#RWLion / Il Cavaliere Oscuro Rinascita #7

Daniele D'urso

Dall’Alaska al Nevada, da solitari ghiacciai a torridi deserti, sabbia e neve, gemelle con un unico punto in comune: Batman. Il pipistrello, dopo aver avuto la peggio nello scontro con Victor Fries, deve necessariamente correre ai ripari. Il virus creato dal folle scienziato sta per diffondersi e ogni secondo che passa è una corsa contro il tempo che oscilla tra la vita e la morte. Questo secondo capitolo della seconda run di Scott Snyder su All Star Batman si pone a specchio con il primo, fornendo al lettore più audace la stessa verticalità di trama, con elementi e conclusioni opposte. Pamela Ivy è letale, conturbante e spietata, come l’ideale che incarna, la natura e i suoi principi sono lontani da quelli del cavaliere oscuro, ma entrambi hanno un certo spirito di conservazione. Il più vecchio dei cliquè narrativi smorza la successione degli eventi: minacciati dall’identica problematica i due antagonisti fanno fronte comune per vendere cara la pelle, e il tentativo di Fries di eliminarli porterà la botanica a unirsi alla crociata del pipistrello. Una preziosa alleata di cui non ci si può fidare, ma questo Batman lo sa molto bene. Ancora una volta il colore è una parte integrante di questa narrazione, l’utilizzo del deserto e delle sue tonalità accese, in controtendenza con la base di Fries del numero precedente, sedimentano la differenza di vedute tra i due capitoli, bilanciando uno scontro che avrà come vertice ancora una volta il vigilante di Gotham City.

Burnside, o non Burnside… questo è il problema per Batgirl, il suo ritorno a casa è più interessante e misterioso del previsto, una piacevole svolta sia per l’eroina che per la figlia del Commissario Gordon. L’inizio della carriera universitaria e il cambio di residenza, una fase di forti variazioni e novità. Mentre alla sue spalle di delinea una presenza ambigua: il figlio di Oswald Cobblepot, la progenie del Pinguino Ethan. Il ragazzo sembra diverso dal padre, sia nell’aspetto che nel carattere, ma Barbara non può lasciarsi ingannare cosi facilmente, è scettica ma allo stesso tempo incuriosita dal misterioso personaggio. Una storia in via di sviluppo ai blocchi di partenza.
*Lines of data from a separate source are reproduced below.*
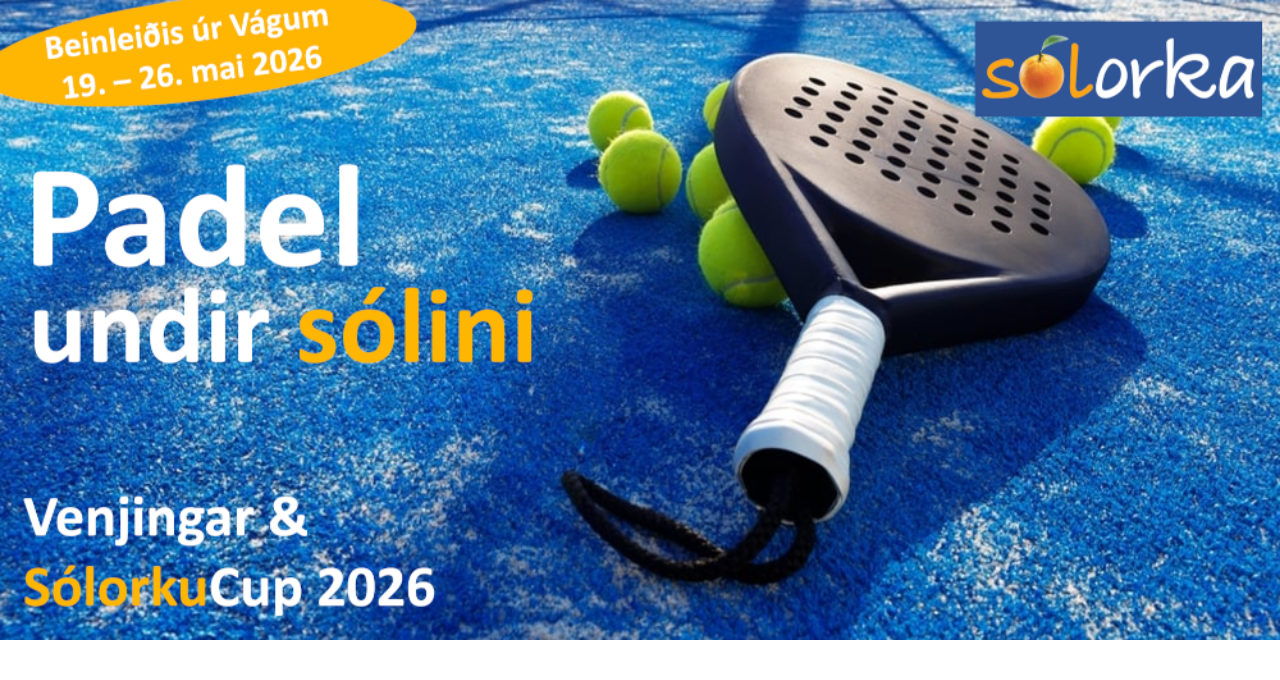

--- FILE ---
content_type: text/html; charset=UTF-8
request_url: https://vevlysingar.shouthorn.com/lysingar/iframe_big_img.php?fid=38&s=710&vk=h382sknvuaankg93n2af&min=6&1700588698inside-add-single-dagur
body_size: 89
content:
<head>
			<style>
				html,body{
					margin:0;
					padding:0;
					overflow: hidden;
				}
			</style>
			<body><a href="/bigvis-38-fn60ta1gk5eo125-snbu392luyxk832bd932-25313-710.clicked" target="_blank">			
			<img src="https://vevlysingar.shouthorn.com/2023/1763827999_1000x500px.png" style="margin: 0; paddin: 0;" border="0" width="100%" />
		
			</a></body>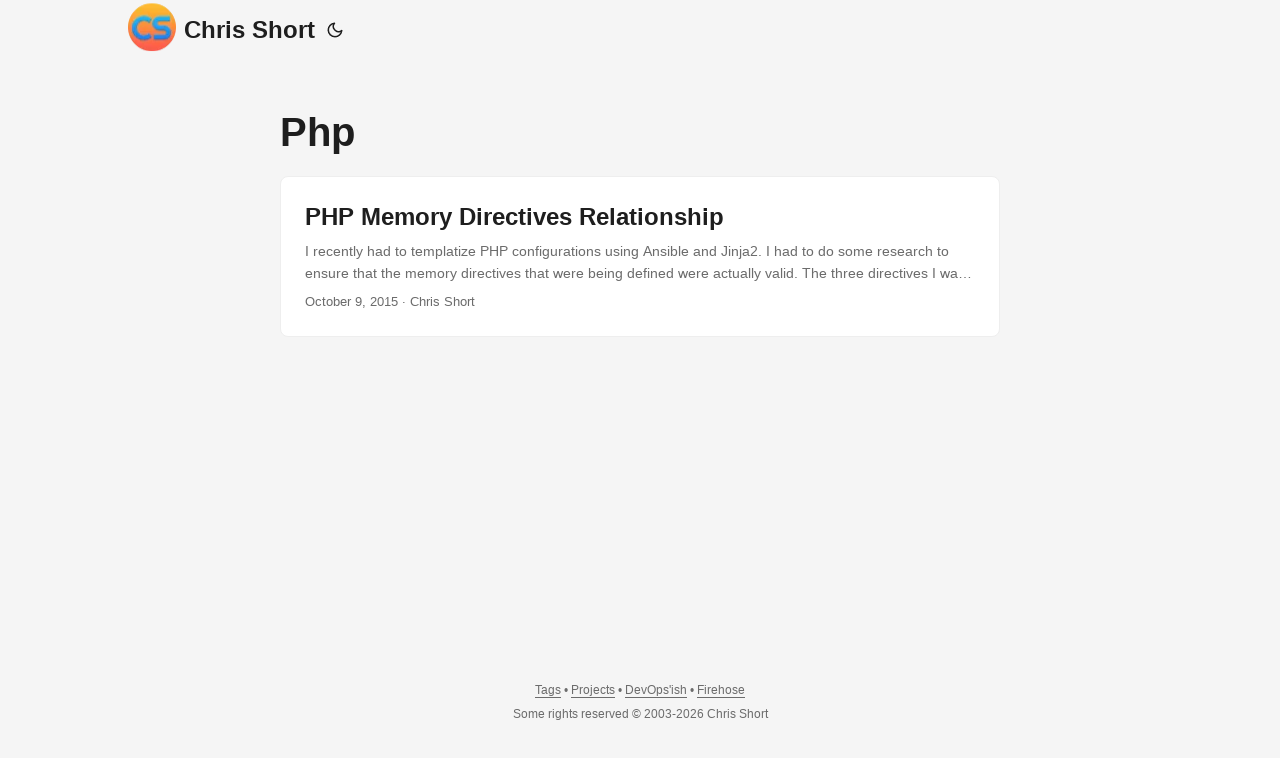

--- FILE ---
content_type: text/html; charset=UTF-8
request_url: https://chrisshort.net/tags/php/
body_size: 2196
content:
<!doctype html><html lang=en dir=auto><head><meta charset=utf-8><meta http-equiv=X-UA-Compatible content="IE=edge"><meta name=viewport content="width=device-width,initial-scale=1,shrink-to-fit=no"><meta name=robots content="index, follow"><title>Php | Chris Short</title><meta name=keywords content><meta name=description content><meta name=author content><link rel=canonical href=https://chrisshort.net/tags/php/><link crossorigin=anonymous href=https://chrisshort.net/assets/css/stylesheet.2211ca3164be7830024f6aad2b3a2e520843a64f8f048445c3401c1249aa051d.css integrity="sha256-IhHKMWS+eDACT2qtKzouUghDpk+PBIRFw0AcEkmqBR0=" rel="preload stylesheet" as=style><link rel=icon href=https://chrisshort.net/favicon.ico><link rel=icon type=image/png sizes=16x16 href=https://chrisshort.net/favicon-16x16.png><link rel=icon type=image/png sizes=32x32 href=https://chrisshort.net/favicon-32x32.png><link rel=apple-touch-icon href=https://chrisshort.net/apple-touch-icon.png><link rel=mask-icon href=https://chrisshort.net/safari-pinned-tab.svg><meta name=theme-color content="#2e2e33"><meta name=msapplication-TileColor content="#2e2e33"><link rel=alternate type=application/rss+xml href=https://chrisshort.net/tags/php/index.xml><link rel=alternate hreflang=en href=https://chrisshort.net/tags/php/><noscript><style>#theme-toggle,.top-link{display:none}</style><style>@media(prefers-color-scheme:dark){:root{--theme:rgb(29, 30, 32);--entry:rgb(46, 46, 51);--primary:rgb(218, 218, 219);--secondary:rgb(155, 156, 157);--tertiary:rgb(65, 66, 68);--content:rgb(196, 196, 197);--code-block-bg:rgb(46, 46, 51);--code-bg:rgb(55, 56, 62);--border:rgb(51, 51, 51)}.list{background:var(--theme)}.list:not(.dark)::-webkit-scrollbar-track{background:0 0}.list:not(.dark)::-webkit-scrollbar-thumb{border-color:var(--theme)}}</style></noscript><script src=https://cdn.usefathom.com/script.js data-site=SUWVJWWC defer></script><link rel=webmention href=https://webmention.io/chrisshort.net/webmention><a rel=me href=https://hachyderm.io/@ChrisShort></a><meta property="og:url" content="https://chrisshort.net/tags/php/"><meta property="og:site_name" content="Chris Short"><meta property="og:title" content="Php"><meta property="og:locale" content="en-us"><meta property="og:type" content="website"><meta name=twitter:card content="summary"><meta name=twitter:title content="Php"><meta name=twitter:description content></head><body class=list id=top><script>localStorage.getItem("pref-theme")==="dark"?document.body.classList.add("dark"):localStorage.getItem("pref-theme")==="light"?document.body.classList.remove("dark"):window.matchMedia("(prefers-color-scheme: dark)").matches&&document.body.classList.add("dark")</script><header class=header><nav class=nav><div class=logo><a href=https://chrisshort.net/ accesskey=h title="Chris Short (Alt + H)"><img src=https://chrisshort.net/img/chrisshort.net.webp alt aria-label=logo height=48 width=48>Chris Short</a><div class=logo-switches><button id=theme-toggle accesskey=t title="(Alt + T)">
<svg id="moon" width="24" height="18" viewBox="0 0 24 24" fill="none" stroke="currentColor" stroke-width="2" stroke-linecap="round" stroke-linejoin="round"><path d="M21 12.79A9 9 0 1111.21 3 7 7 0 0021 12.79z"/></svg>
<svg id="sun" width="24" height="18" viewBox="0 0 24 24" fill="none" stroke="currentColor" stroke-width="2" stroke-linecap="round" stroke-linejoin="round"><circle cx="12" cy="12" r="5"/><line x1="12" y1="1" x2="12" y2="3"/><line x1="12" y1="21" x2="12" y2="23"/><line x1="4.22" y1="4.22" x2="5.64" y2="5.64"/><line x1="18.36" y1="18.36" x2="19.78" y2="19.78"/><line x1="1" y1="12" x2="3" y2="12"/><line x1="21" y1="12" x2="23" y2="12"/><line x1="4.22" y1="19.78" x2="5.64" y2="18.36"/><line x1="18.36" y1="5.64" x2="19.78" y2="4.22"/></svg></button></div></div><ul id=menu></ul></nav></header><main class=main><header class=page-header><h1>Php</h1></header><article class="post-entry tag-entry"><figure class=entry-cover><img loading=lazy src=https://chrisshort.net/drawings/php-logo-large-white.webp alt></figure><header class=entry-header><h2 class=entry-hint-parent>PHP Memory Directives Relationship</h2></header><div class=entry-content><p>I recently had to templatize PHP configurations using Ansible and Jinja2. I had to do some research to ensure that the memory directives that were being defined were actually valid. The three directives I was tinkering with were:
memory_limit upload_max_filesize post_max_size These three directives values’ are actually tied together. memory_limit is the max amount of memory that a script can consume. upload_max_filesize defines the largest size a file upload can be. post_max_size limits the max size of post data.
...</p></div><footer class=entry-footer><span title='2015-10-09 00:00:00 -0400 EDT'>October 9, 2015</span>&nbsp;·&nbsp;Chris Short</footer><a class=entry-link aria-label="post link to PHP Memory Directives Relationship" href=https://chrisshort.net/drawings/php-memory-relationships/></a></article></main><footer class=footer><p><a href=https://chrisshort.net/tags/ title=Tags>Tags</a> &bull; <a href=https://chrisshort.net/projects/ title=Projects>Projects</a> &bull; <a href=https://buttondown.com/devopsish title="DevOps'ish">DevOps'ish</a> &bull; <a href=https://chrisshort.net/firehose/ title="DevOps'ish Firehose">Firehose</a></p><span><a href=https://creativecommons.org/licenses/by-sa/4.0/ rel="noopener noreferrer" target=_blank>Some rights reserved</a> &copy; 2003-2026 <a href=https://chrisshort.net>Chris Short</a><br><a href=https://chrisshort.net/terms/ title="Terms and Conditions">Terms</a> &bull; <a href=https://chrisshort.net/privacy/ title="Privacy Policy">Privacy</a> &bull; <a href=https://www.websitecarbon.com/website/chrisshort-net/ rel="noopener noreferrer" target=_blank>Carbon Footprint</a></span></footer><a href=#top aria-label="go to top" title="Go to Top (Alt + G)" class=top-link id=top-link accesskey=g><svg viewBox="0 0 12 6" fill="currentColor"><path d="M12 6H0l6-6z"/></svg>
</a><script>let menu=document.getElementById("menu");menu&&(menu.scrollLeft=localStorage.getItem("menu-scroll-position"),menu.onscroll=function(){localStorage.setItem("menu-scroll-position",menu.scrollLeft)}),document.querySelectorAll('a[href^="#"]').forEach(e=>{e.addEventListener("click",function(e){e.preventDefault();var t=this.getAttribute("href").substr(1);window.matchMedia("(prefers-reduced-motion: reduce)").matches?document.querySelector(`[id='${decodeURIComponent(t)}']`).scrollIntoView():document.querySelector(`[id='${decodeURIComponent(t)}']`).scrollIntoView({behavior:"smooth"}),t==="top"?history.replaceState(null,null," "):history.pushState(null,null,`#${t}`)})})</script><script>var mybutton=document.getElementById("top-link");window.onscroll=function(){document.body.scrollTop>800||document.documentElement.scrollTop>800?(mybutton.style.visibility="visible",mybutton.style.opacity="1"):(mybutton.style.visibility="hidden",mybutton.style.opacity="0")}</script><script>document.getElementById("theme-toggle").addEventListener("click",()=>{document.body.className.includes("dark")?(document.body.classList.remove("dark"),localStorage.setItem("pref-theme","light")):(document.body.classList.add("dark"),localStorage.setItem("pref-theme","dark"))})</script></body></html>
È giunto il momento per le Birds of Pray di fare i conti con il proprio passato. La Fenice, colei che ha cercando di distruggere ad ogni costo ciò per cui le eroine si battono, non è altri che la madre della Cacciatrice, Maria Bertinelli, scomparsa e creduta morta in una vendetta mafiosa. Questo quadro familiare fatto di sangue, vedrà Elena alle prese con una dura decisione. La verità viene a galla e le colpe della madre ricadono sul destino nefasto della figlia scombussolando la sua percezione del presente e di ciò che accade intorno a lei. La Cacciatrice vive di vendetta, ma nel suo cuore duro e irreprensibile qualcosa ha aperto una piccola breccia, un inaspettato esempio che porterà l’eroina ad agire diversamente e riconsiderare i proprio metodi. La famiglia adottiva: le Birds, prevaricherà su quella nativa e chi ha sbagliato pagherà per i propri errori. Un numero conclusivo che certifica la qualità di questa testata con un giudizio positivo.
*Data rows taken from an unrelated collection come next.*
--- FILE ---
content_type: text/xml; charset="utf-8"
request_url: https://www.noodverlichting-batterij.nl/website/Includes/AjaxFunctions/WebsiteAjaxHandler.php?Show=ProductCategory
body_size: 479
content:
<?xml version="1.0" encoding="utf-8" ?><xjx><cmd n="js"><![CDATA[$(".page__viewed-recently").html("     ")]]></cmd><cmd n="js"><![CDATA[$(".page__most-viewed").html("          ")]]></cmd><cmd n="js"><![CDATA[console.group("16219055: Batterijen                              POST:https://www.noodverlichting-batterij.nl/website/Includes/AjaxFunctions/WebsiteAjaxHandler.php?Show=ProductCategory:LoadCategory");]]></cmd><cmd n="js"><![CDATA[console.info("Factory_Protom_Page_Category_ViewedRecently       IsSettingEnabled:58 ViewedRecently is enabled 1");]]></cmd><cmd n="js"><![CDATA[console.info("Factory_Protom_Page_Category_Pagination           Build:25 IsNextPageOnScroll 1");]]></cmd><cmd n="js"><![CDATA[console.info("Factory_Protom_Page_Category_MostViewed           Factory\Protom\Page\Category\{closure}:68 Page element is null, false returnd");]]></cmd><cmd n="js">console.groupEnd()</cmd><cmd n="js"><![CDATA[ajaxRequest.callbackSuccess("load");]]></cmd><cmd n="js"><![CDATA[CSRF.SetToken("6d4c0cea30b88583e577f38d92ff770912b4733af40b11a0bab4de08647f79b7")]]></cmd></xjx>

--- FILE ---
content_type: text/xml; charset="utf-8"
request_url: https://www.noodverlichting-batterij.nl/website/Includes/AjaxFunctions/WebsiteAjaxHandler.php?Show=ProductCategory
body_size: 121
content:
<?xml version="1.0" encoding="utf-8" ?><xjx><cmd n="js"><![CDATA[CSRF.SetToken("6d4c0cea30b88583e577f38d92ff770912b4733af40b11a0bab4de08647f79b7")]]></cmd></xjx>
Chiude, come al solito, la testata Batman Beyond e le sue storie ambientate nel futuro di Gotham. La resa dei conti tra Terry, il Batman del futuro, e Terminal è alle battute finali, le azioni dei due hanno portato ad una serie di conseguenze inattese, e il ritorno in scena di Bruce Wayne, non può non essere un punto centrale per la futura narrazione della serie. È chiaro come l’iconicità di determinati personaggi risplenda, nel gioco causa e effetto, presenza/assenza. Così Dan Jurgens finalmente si compiace, alimentato dal potere inebriante della sfida, ogni tassello finisce per annunciarci in modo, più o meno velato, che siamo solamente all’inizio e che questa primissima saga ha messo le basi per qualcosa di estremamente grosso che si sta per delineare all’orizzonte. Una scelta narrativa evidente che ha comportato un leggero ritardo nell’elasticità della trama, in modo particolare nei primi quattro/cinque numeri, per poi esplodere nelle battute finali, in particolare nel cliff-hunger conclusivo di questi numero. Un colpo di scena che da solo vale il prezzo del biglietto.